With statewide data warehousing, it is possible for teachers to review student performance data in ELA and math going back for several years and pinpoint within a specific classroom, down to the student and standard levels, exactly where students have excelled and where they have struggled.
The Student Longitudinal Data System here in Georgia provides a similar level of detailed analysis over time. The key is ensuring that teachers have access to the SLDS and are trained to use it. Although GA teachers are not given access to released testing items in sufficient time to use them for purposes of instructional adjustment, the way that Massachusetts teachers always have been, they do have the Online Assessment System item bank to be able to generate their own diagnostic assessments using items developed in Georgia by fellow teachers and the State.
@ the other poster
Thank you for this current information regarding teacher use of testing items on computers. I can envision personnel hired within a school to generate such updated testing instructional items on computers for teachers, so that the teachers themselves do not have to spend hours of their own time plugging this info into the computers. After the computer resource person for the school updates the instructional testing data for each student, teachers would be able to pull this diagnostic information up for a whole class in a matter of seconds. Likewise, if teachers were allowed to plan together in a team approach for a group of 150 students in several teachers classes (while the students are outside in P. E. activities), the developed computer program would allow the teachers to team- generate instructional groupings that are homogeneous in instructional need, across several classes and even across several grades. As the teachers move students in their section of the building to other teachers’ classes for instructional pinpointed groupings, teachers overall would have much less differentiation to cover within their individual classes. (Five heads are better than one.) Teachers need the administrative flexibility to be able to structure this grouping design within the school, using the computer data as the intial genesis of the groupings with verbal input added. One last point: Confidential I Q scores should also be a part of this mix of data on the computer programs because students with lower IQs will, in general, not be able to move through concepts to mastery level as quickly as those students whose IQs are much higher. Because IQ can vary from year to year to some extent, these scores likewise should be confidentially updated.
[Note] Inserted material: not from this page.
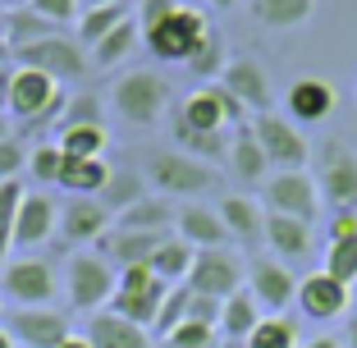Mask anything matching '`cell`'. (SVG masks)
Instances as JSON below:
<instances>
[{"instance_id": "obj_1", "label": "cell", "mask_w": 357, "mask_h": 348, "mask_svg": "<svg viewBox=\"0 0 357 348\" xmlns=\"http://www.w3.org/2000/svg\"><path fill=\"white\" fill-rule=\"evenodd\" d=\"M169 106V83L156 69H128L110 83V110L133 128H151Z\"/></svg>"}, {"instance_id": "obj_2", "label": "cell", "mask_w": 357, "mask_h": 348, "mask_svg": "<svg viewBox=\"0 0 357 348\" xmlns=\"http://www.w3.org/2000/svg\"><path fill=\"white\" fill-rule=\"evenodd\" d=\"M206 28H211V19L202 10L174 5L160 23L142 28V46H147V55H156V60H165V64H188L192 51H197V42L206 37Z\"/></svg>"}, {"instance_id": "obj_3", "label": "cell", "mask_w": 357, "mask_h": 348, "mask_svg": "<svg viewBox=\"0 0 357 348\" xmlns=\"http://www.w3.org/2000/svg\"><path fill=\"white\" fill-rule=\"evenodd\" d=\"M142 169H147V183L169 202L174 197H202V192L215 188V169L192 160V156H183V151H174V147L147 151V165Z\"/></svg>"}, {"instance_id": "obj_4", "label": "cell", "mask_w": 357, "mask_h": 348, "mask_svg": "<svg viewBox=\"0 0 357 348\" xmlns=\"http://www.w3.org/2000/svg\"><path fill=\"white\" fill-rule=\"evenodd\" d=\"M64 101L69 92H60V83L37 69H19L14 64V78H10V115L19 119L23 128H42V124H60L64 115Z\"/></svg>"}, {"instance_id": "obj_5", "label": "cell", "mask_w": 357, "mask_h": 348, "mask_svg": "<svg viewBox=\"0 0 357 348\" xmlns=\"http://www.w3.org/2000/svg\"><path fill=\"white\" fill-rule=\"evenodd\" d=\"M165 294H169V285L151 271L147 262H142V266H124L119 280H115V294H110V312L124 317V321H133V326L151 330V321H156Z\"/></svg>"}, {"instance_id": "obj_6", "label": "cell", "mask_w": 357, "mask_h": 348, "mask_svg": "<svg viewBox=\"0 0 357 348\" xmlns=\"http://www.w3.org/2000/svg\"><path fill=\"white\" fill-rule=\"evenodd\" d=\"M10 64H19V69H37V74L55 78V83H78V78L92 69L83 46L69 42V37H60V32H51V37H37V42L10 51Z\"/></svg>"}, {"instance_id": "obj_7", "label": "cell", "mask_w": 357, "mask_h": 348, "mask_svg": "<svg viewBox=\"0 0 357 348\" xmlns=\"http://www.w3.org/2000/svg\"><path fill=\"white\" fill-rule=\"evenodd\" d=\"M115 280L119 271L105 257H96L92 248L69 257L64 266V298L74 312H96V307H110V294H115Z\"/></svg>"}, {"instance_id": "obj_8", "label": "cell", "mask_w": 357, "mask_h": 348, "mask_svg": "<svg viewBox=\"0 0 357 348\" xmlns=\"http://www.w3.org/2000/svg\"><path fill=\"white\" fill-rule=\"evenodd\" d=\"M316 188L330 202V211H357V151L339 137L316 147Z\"/></svg>"}, {"instance_id": "obj_9", "label": "cell", "mask_w": 357, "mask_h": 348, "mask_svg": "<svg viewBox=\"0 0 357 348\" xmlns=\"http://www.w3.org/2000/svg\"><path fill=\"white\" fill-rule=\"evenodd\" d=\"M55 294H60V280H55L51 262L42 257H10V262L0 266V298L14 307H51Z\"/></svg>"}, {"instance_id": "obj_10", "label": "cell", "mask_w": 357, "mask_h": 348, "mask_svg": "<svg viewBox=\"0 0 357 348\" xmlns=\"http://www.w3.org/2000/svg\"><path fill=\"white\" fill-rule=\"evenodd\" d=\"M261 206L275 215H294L312 225L321 215V188H316L312 169H275L261 183Z\"/></svg>"}, {"instance_id": "obj_11", "label": "cell", "mask_w": 357, "mask_h": 348, "mask_svg": "<svg viewBox=\"0 0 357 348\" xmlns=\"http://www.w3.org/2000/svg\"><path fill=\"white\" fill-rule=\"evenodd\" d=\"M248 128H252L257 147L266 151V160H271L275 169H307V160H312V147H307L303 128H298L294 119L275 115V110H261V115L248 119Z\"/></svg>"}, {"instance_id": "obj_12", "label": "cell", "mask_w": 357, "mask_h": 348, "mask_svg": "<svg viewBox=\"0 0 357 348\" xmlns=\"http://www.w3.org/2000/svg\"><path fill=\"white\" fill-rule=\"evenodd\" d=\"M178 119H183L188 128H202V133H225V128H248L252 115H248L220 83H206L178 106Z\"/></svg>"}, {"instance_id": "obj_13", "label": "cell", "mask_w": 357, "mask_h": 348, "mask_svg": "<svg viewBox=\"0 0 357 348\" xmlns=\"http://www.w3.org/2000/svg\"><path fill=\"white\" fill-rule=\"evenodd\" d=\"M0 326L10 330V339L19 348H60L64 339L74 335V330H69V317H64V312H51V307H14V312H5Z\"/></svg>"}, {"instance_id": "obj_14", "label": "cell", "mask_w": 357, "mask_h": 348, "mask_svg": "<svg viewBox=\"0 0 357 348\" xmlns=\"http://www.w3.org/2000/svg\"><path fill=\"white\" fill-rule=\"evenodd\" d=\"M243 285H248V271H243L225 248H202V252L192 257V271H188L192 294H206V298H220L225 303V298L238 294Z\"/></svg>"}, {"instance_id": "obj_15", "label": "cell", "mask_w": 357, "mask_h": 348, "mask_svg": "<svg viewBox=\"0 0 357 348\" xmlns=\"http://www.w3.org/2000/svg\"><path fill=\"white\" fill-rule=\"evenodd\" d=\"M248 289H252V298L271 317H280L298 294V275H289V262H280V257H252V266H248Z\"/></svg>"}, {"instance_id": "obj_16", "label": "cell", "mask_w": 357, "mask_h": 348, "mask_svg": "<svg viewBox=\"0 0 357 348\" xmlns=\"http://www.w3.org/2000/svg\"><path fill=\"white\" fill-rule=\"evenodd\" d=\"M215 83H220L225 92H229L234 101L248 110V115H261V110H271V78H266V69L252 60V55H234Z\"/></svg>"}, {"instance_id": "obj_17", "label": "cell", "mask_w": 357, "mask_h": 348, "mask_svg": "<svg viewBox=\"0 0 357 348\" xmlns=\"http://www.w3.org/2000/svg\"><path fill=\"white\" fill-rule=\"evenodd\" d=\"M294 303L307 321H335V317L348 312V285L335 280V275H326V271H312V275L298 280Z\"/></svg>"}, {"instance_id": "obj_18", "label": "cell", "mask_w": 357, "mask_h": 348, "mask_svg": "<svg viewBox=\"0 0 357 348\" xmlns=\"http://www.w3.org/2000/svg\"><path fill=\"white\" fill-rule=\"evenodd\" d=\"M55 229H60V206H55V197H46V192H23L19 220H14V252L42 248Z\"/></svg>"}, {"instance_id": "obj_19", "label": "cell", "mask_w": 357, "mask_h": 348, "mask_svg": "<svg viewBox=\"0 0 357 348\" xmlns=\"http://www.w3.org/2000/svg\"><path fill=\"white\" fill-rule=\"evenodd\" d=\"M165 239H169V234H142V229H119V225H110V229H105L101 239L92 243V252L105 257L115 271H124V266L151 262V252H156Z\"/></svg>"}, {"instance_id": "obj_20", "label": "cell", "mask_w": 357, "mask_h": 348, "mask_svg": "<svg viewBox=\"0 0 357 348\" xmlns=\"http://www.w3.org/2000/svg\"><path fill=\"white\" fill-rule=\"evenodd\" d=\"M335 101L339 96L326 78H298L284 92V119H294V124H321V119L335 115Z\"/></svg>"}, {"instance_id": "obj_21", "label": "cell", "mask_w": 357, "mask_h": 348, "mask_svg": "<svg viewBox=\"0 0 357 348\" xmlns=\"http://www.w3.org/2000/svg\"><path fill=\"white\" fill-rule=\"evenodd\" d=\"M110 229V206L101 197H74L60 206V239L64 243H96Z\"/></svg>"}, {"instance_id": "obj_22", "label": "cell", "mask_w": 357, "mask_h": 348, "mask_svg": "<svg viewBox=\"0 0 357 348\" xmlns=\"http://www.w3.org/2000/svg\"><path fill=\"white\" fill-rule=\"evenodd\" d=\"M83 339L92 348H151V330L147 326H133V321H124V317H115L110 307L87 317Z\"/></svg>"}, {"instance_id": "obj_23", "label": "cell", "mask_w": 357, "mask_h": 348, "mask_svg": "<svg viewBox=\"0 0 357 348\" xmlns=\"http://www.w3.org/2000/svg\"><path fill=\"white\" fill-rule=\"evenodd\" d=\"M174 234L188 248H225L229 243V229H225V220H220V211H211V206H197V202H188V206H178V215H174Z\"/></svg>"}, {"instance_id": "obj_24", "label": "cell", "mask_w": 357, "mask_h": 348, "mask_svg": "<svg viewBox=\"0 0 357 348\" xmlns=\"http://www.w3.org/2000/svg\"><path fill=\"white\" fill-rule=\"evenodd\" d=\"M220 220H225V229H229V239L248 243V248L266 243V211H261V202L243 197V192H229V197L220 202Z\"/></svg>"}, {"instance_id": "obj_25", "label": "cell", "mask_w": 357, "mask_h": 348, "mask_svg": "<svg viewBox=\"0 0 357 348\" xmlns=\"http://www.w3.org/2000/svg\"><path fill=\"white\" fill-rule=\"evenodd\" d=\"M266 248H271L280 262H298V257L312 252V225L294 220V215L266 211Z\"/></svg>"}, {"instance_id": "obj_26", "label": "cell", "mask_w": 357, "mask_h": 348, "mask_svg": "<svg viewBox=\"0 0 357 348\" xmlns=\"http://www.w3.org/2000/svg\"><path fill=\"white\" fill-rule=\"evenodd\" d=\"M174 215H178V206H174L169 197H160V192H147L142 202H133V206H124V211H119V229L174 234Z\"/></svg>"}, {"instance_id": "obj_27", "label": "cell", "mask_w": 357, "mask_h": 348, "mask_svg": "<svg viewBox=\"0 0 357 348\" xmlns=\"http://www.w3.org/2000/svg\"><path fill=\"white\" fill-rule=\"evenodd\" d=\"M229 169L238 183H266L271 179V160H266V151L257 147L252 128H238L229 142Z\"/></svg>"}, {"instance_id": "obj_28", "label": "cell", "mask_w": 357, "mask_h": 348, "mask_svg": "<svg viewBox=\"0 0 357 348\" xmlns=\"http://www.w3.org/2000/svg\"><path fill=\"white\" fill-rule=\"evenodd\" d=\"M257 321H261V303L252 298V289L243 285L238 294L225 298V312H220V335L229 339V344H243V339L257 330Z\"/></svg>"}, {"instance_id": "obj_29", "label": "cell", "mask_w": 357, "mask_h": 348, "mask_svg": "<svg viewBox=\"0 0 357 348\" xmlns=\"http://www.w3.org/2000/svg\"><path fill=\"white\" fill-rule=\"evenodd\" d=\"M137 37H142V28H137V19L128 14V19H119L115 28H110V32L101 37V42H96L92 51H87V55H92L87 64H96V69H115V64H124L128 55H133Z\"/></svg>"}, {"instance_id": "obj_30", "label": "cell", "mask_w": 357, "mask_h": 348, "mask_svg": "<svg viewBox=\"0 0 357 348\" xmlns=\"http://www.w3.org/2000/svg\"><path fill=\"white\" fill-rule=\"evenodd\" d=\"M110 169L115 165H105V156L101 160H69L64 156L60 188L69 192V197H101V188L110 183Z\"/></svg>"}, {"instance_id": "obj_31", "label": "cell", "mask_w": 357, "mask_h": 348, "mask_svg": "<svg viewBox=\"0 0 357 348\" xmlns=\"http://www.w3.org/2000/svg\"><path fill=\"white\" fill-rule=\"evenodd\" d=\"M51 32H55V23H46L42 14H32L28 5L0 14V46H5V55L28 46V42H37V37H51Z\"/></svg>"}, {"instance_id": "obj_32", "label": "cell", "mask_w": 357, "mask_h": 348, "mask_svg": "<svg viewBox=\"0 0 357 348\" xmlns=\"http://www.w3.org/2000/svg\"><path fill=\"white\" fill-rule=\"evenodd\" d=\"M192 257H197V248H188V243L178 239V234H169L165 243H160L156 252H151V271L165 280V285H188V271H192Z\"/></svg>"}, {"instance_id": "obj_33", "label": "cell", "mask_w": 357, "mask_h": 348, "mask_svg": "<svg viewBox=\"0 0 357 348\" xmlns=\"http://www.w3.org/2000/svg\"><path fill=\"white\" fill-rule=\"evenodd\" d=\"M105 142H110V128L105 124H83V128H60V142L55 147L69 160H101Z\"/></svg>"}, {"instance_id": "obj_34", "label": "cell", "mask_w": 357, "mask_h": 348, "mask_svg": "<svg viewBox=\"0 0 357 348\" xmlns=\"http://www.w3.org/2000/svg\"><path fill=\"white\" fill-rule=\"evenodd\" d=\"M119 19H128V5H124V0H119V5H96V10H83V14H78V23H74V32H78L74 42L83 46V51H92V46L101 42V37L115 28Z\"/></svg>"}, {"instance_id": "obj_35", "label": "cell", "mask_w": 357, "mask_h": 348, "mask_svg": "<svg viewBox=\"0 0 357 348\" xmlns=\"http://www.w3.org/2000/svg\"><path fill=\"white\" fill-rule=\"evenodd\" d=\"M316 0H252V14L266 28H303L312 19Z\"/></svg>"}, {"instance_id": "obj_36", "label": "cell", "mask_w": 357, "mask_h": 348, "mask_svg": "<svg viewBox=\"0 0 357 348\" xmlns=\"http://www.w3.org/2000/svg\"><path fill=\"white\" fill-rule=\"evenodd\" d=\"M174 151H183V156H192V160H215L225 151V133H202V128H188L183 119L174 115Z\"/></svg>"}, {"instance_id": "obj_37", "label": "cell", "mask_w": 357, "mask_h": 348, "mask_svg": "<svg viewBox=\"0 0 357 348\" xmlns=\"http://www.w3.org/2000/svg\"><path fill=\"white\" fill-rule=\"evenodd\" d=\"M225 37H220V28H206V37L197 42V51H192V60H188V74H197V78H206V83H215V74H225Z\"/></svg>"}, {"instance_id": "obj_38", "label": "cell", "mask_w": 357, "mask_h": 348, "mask_svg": "<svg viewBox=\"0 0 357 348\" xmlns=\"http://www.w3.org/2000/svg\"><path fill=\"white\" fill-rule=\"evenodd\" d=\"M23 183L10 179V183H0V266L14 257V220H19V202H23Z\"/></svg>"}, {"instance_id": "obj_39", "label": "cell", "mask_w": 357, "mask_h": 348, "mask_svg": "<svg viewBox=\"0 0 357 348\" xmlns=\"http://www.w3.org/2000/svg\"><path fill=\"white\" fill-rule=\"evenodd\" d=\"M243 348H298V326L289 317H261Z\"/></svg>"}, {"instance_id": "obj_40", "label": "cell", "mask_w": 357, "mask_h": 348, "mask_svg": "<svg viewBox=\"0 0 357 348\" xmlns=\"http://www.w3.org/2000/svg\"><path fill=\"white\" fill-rule=\"evenodd\" d=\"M147 192H142V174L137 169H110V183L101 188V202L110 206V211H124V206H133V202H142Z\"/></svg>"}, {"instance_id": "obj_41", "label": "cell", "mask_w": 357, "mask_h": 348, "mask_svg": "<svg viewBox=\"0 0 357 348\" xmlns=\"http://www.w3.org/2000/svg\"><path fill=\"white\" fill-rule=\"evenodd\" d=\"M188 303H192V289H188V285H169L165 303H160L156 321H151V335H160V339H165L174 326H183V321H188Z\"/></svg>"}, {"instance_id": "obj_42", "label": "cell", "mask_w": 357, "mask_h": 348, "mask_svg": "<svg viewBox=\"0 0 357 348\" xmlns=\"http://www.w3.org/2000/svg\"><path fill=\"white\" fill-rule=\"evenodd\" d=\"M326 275H335V280H344L348 289L357 285V239H330L326 243V266H321Z\"/></svg>"}, {"instance_id": "obj_43", "label": "cell", "mask_w": 357, "mask_h": 348, "mask_svg": "<svg viewBox=\"0 0 357 348\" xmlns=\"http://www.w3.org/2000/svg\"><path fill=\"white\" fill-rule=\"evenodd\" d=\"M83 124H105V106L96 92H74L64 101V115L55 128H83Z\"/></svg>"}, {"instance_id": "obj_44", "label": "cell", "mask_w": 357, "mask_h": 348, "mask_svg": "<svg viewBox=\"0 0 357 348\" xmlns=\"http://www.w3.org/2000/svg\"><path fill=\"white\" fill-rule=\"evenodd\" d=\"M60 169H64V151L55 142H42V147H32L28 156V174L37 183H60Z\"/></svg>"}, {"instance_id": "obj_45", "label": "cell", "mask_w": 357, "mask_h": 348, "mask_svg": "<svg viewBox=\"0 0 357 348\" xmlns=\"http://www.w3.org/2000/svg\"><path fill=\"white\" fill-rule=\"evenodd\" d=\"M169 348H215V330L211 326H197V321H183L165 335Z\"/></svg>"}, {"instance_id": "obj_46", "label": "cell", "mask_w": 357, "mask_h": 348, "mask_svg": "<svg viewBox=\"0 0 357 348\" xmlns=\"http://www.w3.org/2000/svg\"><path fill=\"white\" fill-rule=\"evenodd\" d=\"M23 5H28L32 14H42L46 23H55V28H60V23H78V14H83L78 0H23Z\"/></svg>"}, {"instance_id": "obj_47", "label": "cell", "mask_w": 357, "mask_h": 348, "mask_svg": "<svg viewBox=\"0 0 357 348\" xmlns=\"http://www.w3.org/2000/svg\"><path fill=\"white\" fill-rule=\"evenodd\" d=\"M23 169H28V147H23L19 137H5L0 142V183L19 179Z\"/></svg>"}, {"instance_id": "obj_48", "label": "cell", "mask_w": 357, "mask_h": 348, "mask_svg": "<svg viewBox=\"0 0 357 348\" xmlns=\"http://www.w3.org/2000/svg\"><path fill=\"white\" fill-rule=\"evenodd\" d=\"M220 312H225V303L220 298H206V294H192V303H188V321H197V326H220Z\"/></svg>"}, {"instance_id": "obj_49", "label": "cell", "mask_w": 357, "mask_h": 348, "mask_svg": "<svg viewBox=\"0 0 357 348\" xmlns=\"http://www.w3.org/2000/svg\"><path fill=\"white\" fill-rule=\"evenodd\" d=\"M178 0H142L137 5V28H151V23H160L169 10H174Z\"/></svg>"}, {"instance_id": "obj_50", "label": "cell", "mask_w": 357, "mask_h": 348, "mask_svg": "<svg viewBox=\"0 0 357 348\" xmlns=\"http://www.w3.org/2000/svg\"><path fill=\"white\" fill-rule=\"evenodd\" d=\"M330 239H357V211H335L330 215Z\"/></svg>"}, {"instance_id": "obj_51", "label": "cell", "mask_w": 357, "mask_h": 348, "mask_svg": "<svg viewBox=\"0 0 357 348\" xmlns=\"http://www.w3.org/2000/svg\"><path fill=\"white\" fill-rule=\"evenodd\" d=\"M10 78H14V64L0 60V115L10 110Z\"/></svg>"}, {"instance_id": "obj_52", "label": "cell", "mask_w": 357, "mask_h": 348, "mask_svg": "<svg viewBox=\"0 0 357 348\" xmlns=\"http://www.w3.org/2000/svg\"><path fill=\"white\" fill-rule=\"evenodd\" d=\"M298 348H348V344L335 339V335H316V339H307V344H298Z\"/></svg>"}, {"instance_id": "obj_53", "label": "cell", "mask_w": 357, "mask_h": 348, "mask_svg": "<svg viewBox=\"0 0 357 348\" xmlns=\"http://www.w3.org/2000/svg\"><path fill=\"white\" fill-rule=\"evenodd\" d=\"M60 348H92V344H87V339L83 335H69V339H64V344Z\"/></svg>"}, {"instance_id": "obj_54", "label": "cell", "mask_w": 357, "mask_h": 348, "mask_svg": "<svg viewBox=\"0 0 357 348\" xmlns=\"http://www.w3.org/2000/svg\"><path fill=\"white\" fill-rule=\"evenodd\" d=\"M83 10H96V5H119V0H78Z\"/></svg>"}, {"instance_id": "obj_55", "label": "cell", "mask_w": 357, "mask_h": 348, "mask_svg": "<svg viewBox=\"0 0 357 348\" xmlns=\"http://www.w3.org/2000/svg\"><path fill=\"white\" fill-rule=\"evenodd\" d=\"M0 348H19V344L10 339V330H5V326H0Z\"/></svg>"}, {"instance_id": "obj_56", "label": "cell", "mask_w": 357, "mask_h": 348, "mask_svg": "<svg viewBox=\"0 0 357 348\" xmlns=\"http://www.w3.org/2000/svg\"><path fill=\"white\" fill-rule=\"evenodd\" d=\"M206 5H215V10H234L238 0H206Z\"/></svg>"}, {"instance_id": "obj_57", "label": "cell", "mask_w": 357, "mask_h": 348, "mask_svg": "<svg viewBox=\"0 0 357 348\" xmlns=\"http://www.w3.org/2000/svg\"><path fill=\"white\" fill-rule=\"evenodd\" d=\"M344 344H348V348H357V321L348 326V339H344Z\"/></svg>"}, {"instance_id": "obj_58", "label": "cell", "mask_w": 357, "mask_h": 348, "mask_svg": "<svg viewBox=\"0 0 357 348\" xmlns=\"http://www.w3.org/2000/svg\"><path fill=\"white\" fill-rule=\"evenodd\" d=\"M5 137H10V124H5V115H0V142H5Z\"/></svg>"}, {"instance_id": "obj_59", "label": "cell", "mask_w": 357, "mask_h": 348, "mask_svg": "<svg viewBox=\"0 0 357 348\" xmlns=\"http://www.w3.org/2000/svg\"><path fill=\"white\" fill-rule=\"evenodd\" d=\"M0 5H14V0H0Z\"/></svg>"}, {"instance_id": "obj_60", "label": "cell", "mask_w": 357, "mask_h": 348, "mask_svg": "<svg viewBox=\"0 0 357 348\" xmlns=\"http://www.w3.org/2000/svg\"><path fill=\"white\" fill-rule=\"evenodd\" d=\"M0 60H5V46H0Z\"/></svg>"}, {"instance_id": "obj_61", "label": "cell", "mask_w": 357, "mask_h": 348, "mask_svg": "<svg viewBox=\"0 0 357 348\" xmlns=\"http://www.w3.org/2000/svg\"><path fill=\"white\" fill-rule=\"evenodd\" d=\"M229 348H243V344H229Z\"/></svg>"}, {"instance_id": "obj_62", "label": "cell", "mask_w": 357, "mask_h": 348, "mask_svg": "<svg viewBox=\"0 0 357 348\" xmlns=\"http://www.w3.org/2000/svg\"><path fill=\"white\" fill-rule=\"evenodd\" d=\"M0 317H5V307H0Z\"/></svg>"}, {"instance_id": "obj_63", "label": "cell", "mask_w": 357, "mask_h": 348, "mask_svg": "<svg viewBox=\"0 0 357 348\" xmlns=\"http://www.w3.org/2000/svg\"><path fill=\"white\" fill-rule=\"evenodd\" d=\"M0 14H5V10H0Z\"/></svg>"}]
</instances>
I hired a Director of Data Operations to oversee these processes and free teachers up to use the information to refine their teaching. Our student information systems vendor has been engaged to do the data entry legwork so teachers don’t have to. The Director will train instructional staff on how to generate the types of reports teachers need to be able to identify specific students in need of specific remediation so that teachers are able to group students accordingly. The Director also will produce reports so that instructional leadership administrators are able to analyze data and see trends to share with the teaching staff.